Only three out of 10 states had ways to evaluate their systems for detecting and preventing improper payments, according to the GAO report.
States aren't doing enough to prove that their Medicaid information systems can detect improper payments -- for medically unnecessary treatments, services not covered by Medicaid or services billed for but never provided, according to a new Government Accountability Office report.
The Centers for Medicare and Medicaid Services estimated that $14.4 billion -- 5.8 percent -- of Medicaid payments in 2013 were made improperly, but states still don't have a good system for reporting on how their information management technology is helping track the flubbed payments, GAO said. Medicaid is a joint federal-state program providing health care coverage to low-income patients, overseen by CMS within the Department of Health and Human Services.
The 10 states GAO examined had systems in place for managing Medicaid claims -- some implemented more than 20 years ago -- but the "effectiveness of the systems for program integrity purposes is unknown," the report said.
Only three states examined had established ways to measure the financial benefits of their systems in preventing and detecting improper payments -- how much money was saved or recovered -- according to the report, which analyzed quarterly data from the Medicaid administrators.

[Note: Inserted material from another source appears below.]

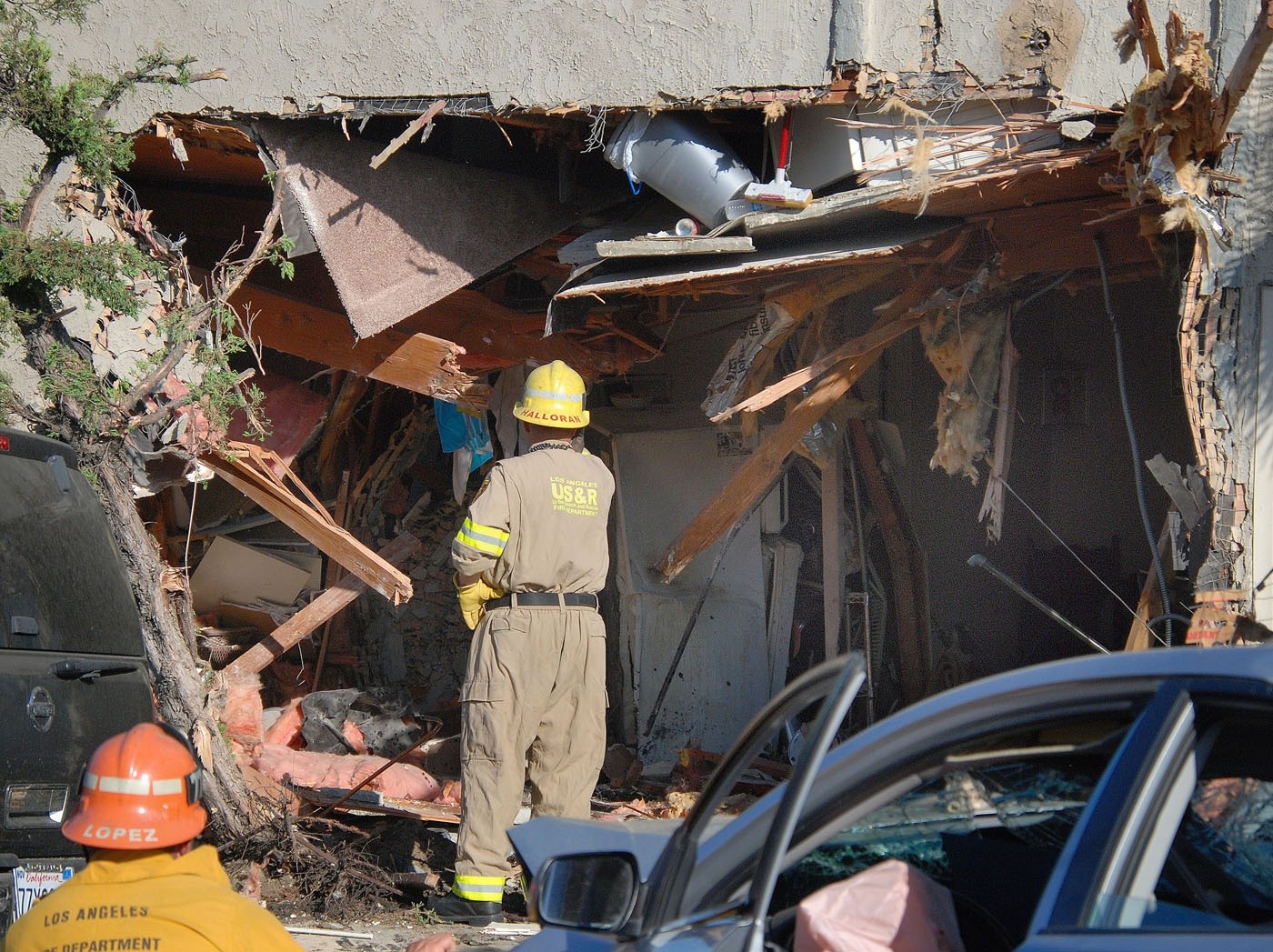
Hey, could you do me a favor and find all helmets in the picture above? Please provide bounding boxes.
[61,723,208,850]
[512,360,590,428]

With expenditures of about $460.3 billion in fiscal 2013, Medicaid covered about 72 million people; the federal share of spending was about $267 billion, and the state share was $193.2 billion, according to GAO.
"The size and diversity of the Medicaid program make it particularly vulnerable to improper payments," the report said.
HHS has requested $11.3 billion for its IT budget next year, according to an analysis from Bloomberg -- this is down 10 percent from its 2015 enacted IT budget. This year's request includes $6 billion in state transfers concerning Medicaid management information systems.
GAO recommended CMS require states to measure and report quantifiable benefits of these "program integrity" systems when requesting federal funds. According to the report, CMS concurred with the recommendation.
The audit, spanning from November 2013 to January 2015, looked at Tennessee, Vermont, Kentucky, Maryland, Mississippi, Virginia, North Carolina, Texas, California and the U.S. Virgin Islands.
California, Mississippi and Virginia had found ways to measure the benefits of their information system, according to GAO. For instance, California administrators provided the results of a routine internal audit, documenting cost reductions; Virginia administrators measured more than $216 million in cost avoidance for FY 2013.
Other states pointed to a lack of data. According to the report, administrators in Texas said data submitted by the managed care organizations listed only the reason for a patient's visit, and whether the provider's claim was paid, but not always diagnostic codes and the amounts paid for a visit.
“What we really found is there's a lot of good efforts, but there's more that could be done," said Carolyn Yocom, director of the health care team at GAO. "Right now, it doesn't appear that states are necessarily fully aware of how well these systems are working."
She added, "successful [measurement] systems start to find less and less, because less and less is going on."
But without more robust evaluation from states, "CMS officials lack an essential mechanism for ensuring that the federal financial assistance that states receive to help fund these systems effectively supports Medicaid program integrity efforts," the report said.